(RxWiki News) One of the challenges of leukemia is that it likes to return. Once the blood cancer comes back, it’s more difficult to treat and beat. Medical scientists are experimenting with a way to boost the body’s immune system to get in on the fight and win.
In a very small preliminary study, researchers infused huge quantities of immune system soldiers – T cells – into patients who had had stem cell transplants.
These T cells were programmed to recognize a specific molecule that leukemia patients have too much of - called the Wilm's Tumor Antigen 1 (WT1). Some of the cells were also exposed to another molecule - interleukin 21 (IL-21).
This treatment extended the lives of some seriously ill patients by many months.
More study is needed to investigate the safety and effectiveness of using such a therapy on larger groups of leukemia patients.
"Ask your doctor about the signs that leukemia has returned."
Researchers at Fred Hutchinson Cancer Research Center worked with 11 patients whose leukemia had returned after a stem cell transplant. These individuals were at high risk of dying at the time of the study.
Here’s how this pilot study worked, according to the authors. The procedure started in the lab. T-cells (white blood cells) were gathered from the donor who had given the stem cells for the transplant.
These cells were programmed in the lab to recognize WT1 and effectively kill leukemia cells.
Some of these cells were exposed to interleukin 21 (IL-21), a molecule that’s also a cancer fighter. The thought was that the IL-21 might pump up the anti-leukemia activities.

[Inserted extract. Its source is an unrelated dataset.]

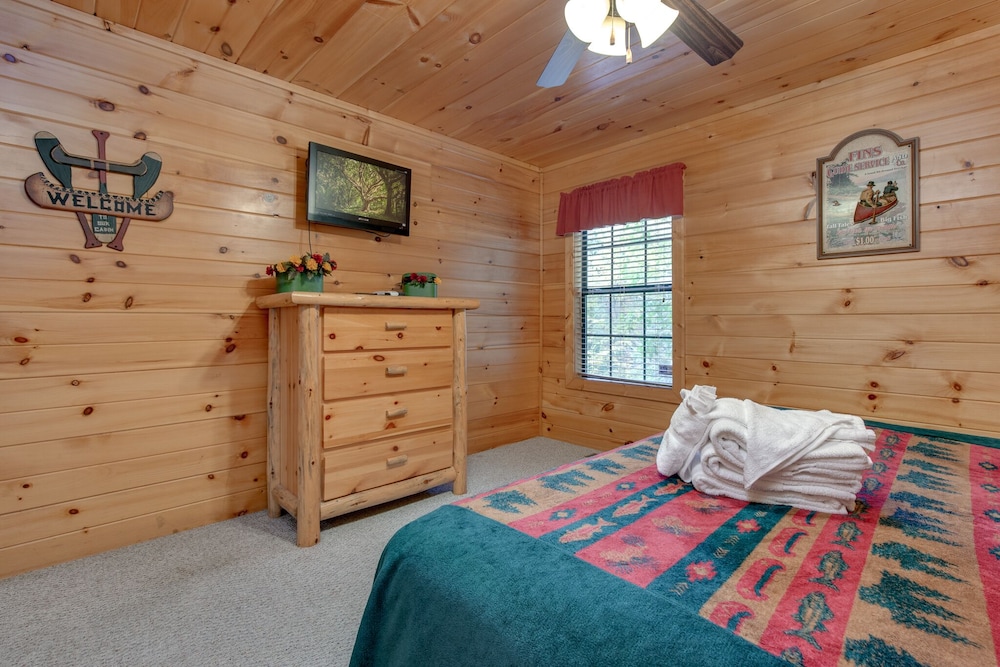 Studio (3 Bedrooms)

These specially engineered cells were grown in large quantities (billions) in the lab. The cells were then given to the 11 leukemia patients.
Four of the patients who received cells exposed to IL-21 went into remission (few or no symptoms) and required no additional treatment for more than two and a half years.
Only one of the patients had serious complications that can occur after transplants, called graft-vs.-host-disease (GVHD), in which the body attacks the transplanted cells.
Two of the patients who received cells that hadn’t been exposed to IL-21 had some anti-leukemia activity, according to the researchers. One patient with advanced progressive disease had a temporary response.
Only five of the original 11 participants were still alive at the end of the study.
Philip Greenberg, MD, head of the Immunology Program at the Fred Hutchinson Cancer Research Center, served as the corresponding author. "This is the first time patients have received an infusion of WT1-specific T-cells, and thus also the first demonstration that such cells can provide a therapeutic anti-leukemic effect, as has been suggested from earlier vaccine trials that induce less potent responses," Dr. Greenberg said in a press release announcing the study’s publication.
This pilot study included only a small number of patients. As such, much more research is needed to confirm the findings.
Results from this study were published February 27 in the journal Science Translational Medicine.
This work was supported by the National Cancer Institute grants and the Leukemia and Lymphoma Society SCOR program.
One of the authors holds a patent titled “Methods of using IL-21 for adoptive immunotherapy and identification of tumor antigens.” No other potential conflicts of interest were reported.